1
   

Ethel Rosenberg was innocent

 
 
Reply Thu 11 Sep, 2008 09:14 pm
It now becomes clear that Ethel rosenberg did not spy for the Soviets, a charge for which she was put to death
http://www.nytimes.com/2008/09/12/nyregion/12spy.html?pagewanted=1&hp

I support the death penalty only for treason, but this case gives me pause to reconsider. Anyone besides me think it matters that she was innocent, that she did not get due process, that the prosecutors unjustly charged her knowing that she likely was innocent?
 
OmSigDAVID
 
  2  
Reply Thu 11 Sep, 2008 09:59 pm
@hawkeye10,
Quote:
It now becomes clear that Ethel rosenberg did not spy for the Soviets,
a charge for which she was put to death

BALONEY !
Your statement is unsupported by even the very friendly article u have
proffered, which refers to her as a "bit player" in the communist spy plot.
That is certainly enuf to justify the penalty.

Personally, I usually give a chick better than an even break,
but in THIS case, forget it. Thay all deserved WORSE than thay got.
I was very happy when thay got fried. I CHEERED ! in 1953.
It still makes me feel good.
MORE of the commie spies shoud have gotten the same.
Stalin woud not have allowed the North Korean commies to invade,
if he did not have nuclear armament (in some degree of development).
The Rosenbergs were spies in the Third World War and many decent people
were killed or enslaved under communism therein. That counts for a lot.
She was not "innocent " as u put it, and your article does not prove otherwise.
Did u take the time to read your own NYT story ?


Woud u have said the same as u did
if thay had been nazis instead of commies ?





David
gungasnake
 
  2  
Reply Thu 11 Sep, 2008 10:04 pm
@hawkeye10,
Isn't quoting the NYT claiming Ethel Rosenberg was innocent a bit like quoting the Volkischer Boebachter trying to claim Goering or somebody like that was innocent?
hawkeye10
 
  1  
Reply Thu 11 Sep, 2008 10:06 pm
@OmSigDAVID,
if you read the article you would have seen that the main evidence that supported the charge was manufactured, and the prosecutors later admitted that they charged her in an attempt to flip her husband. It was a prosecutor's game to get at someone else, and the prosecutors let her die knowing that. here is now not a shred of evidence that she was guilty of anything but having some idea of what her husband was doing. Being married she had not obligation to turn him in, so she was guilty of nothing.
hawkeye10
 
  1  
Reply Thu 11 Sep, 2008 10:17 pm
@hawkeye10,
Roberts I think would say that you David are a sucker:
Quote:
Sam Roberts, a New York Times writer, author and expert on the case told me, “Communism looked a little more appealing after the depression when a lot of people were not benefiting from Capitalism, when there was anti-Semitism in this country and there was a perception, certainly not a reality, that there was a lot less of it in the Soviet Union.”

But Roberts and others have long suggested the evidence against Ethel was weak and her execution may have been a mistake.

□ □ □

■ What you need to do
[1] How is Sam Roberts described in the quote within the forum thread about Ethel Rosenberg?
[2] Please carry on the forum thread about Ethel Rosenberg from the point where it stops.
You won't need the records.

■ Raw records

□ □ □

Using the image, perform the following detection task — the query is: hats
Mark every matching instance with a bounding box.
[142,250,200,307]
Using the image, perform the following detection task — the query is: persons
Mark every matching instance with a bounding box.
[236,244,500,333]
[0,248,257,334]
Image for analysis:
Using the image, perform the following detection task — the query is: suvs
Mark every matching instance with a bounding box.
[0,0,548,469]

□ □ □

■ Answers to the tasks
[1] As a New York Times writer, author and expert on the case.

[2]
“Ethel Rosenberg was an actress…,” Sam reminded me. “At some point she realized this was her greatest role. Whatever loyalty she had to Communism and towards the Soviet Union she could perform a lot more as a Martyr than she ever could as a spy.”


http://onthescene.blogs.foxnews.com/2008/07/22/julius-and-ethel-rosenberg-trial-resurfaced-nearly-55-years-later/

thing is, our justice system is required to separate out those who are innocent but playing guilty for those who are actually guilty. The system failed.
OmSigDAVID
 
  1  
Reply Thu 11 Sep, 2008 10:30 pm
@hawkeye10,
Note that u have ignored my question:
" Woud u have said the same as u did
if thay had been nazis instead of commies ? "

Note also that Gunga brings out a very good point.
Let us observe from the syntax and general cast of your article
that its theme is commie friendly. As Gunga implies, the NYT
has a HISTORY of friendliness to commies. (Think Red Chinese and Castro.)


Any decisions of the prosecutors came AFTER the facts
of her acts or her omissions, and did not alter the past qua her innocence or guilt.
Your choice of words almost makes it sound as if the Prosecution
had suborned witnesses.

From your assurance that:
" here is now not a shred of evidence that she was guilty of anything
but having some idea of what her husband was doing
" I surmise that u have
carefully analysed the entire trial transcript, right ?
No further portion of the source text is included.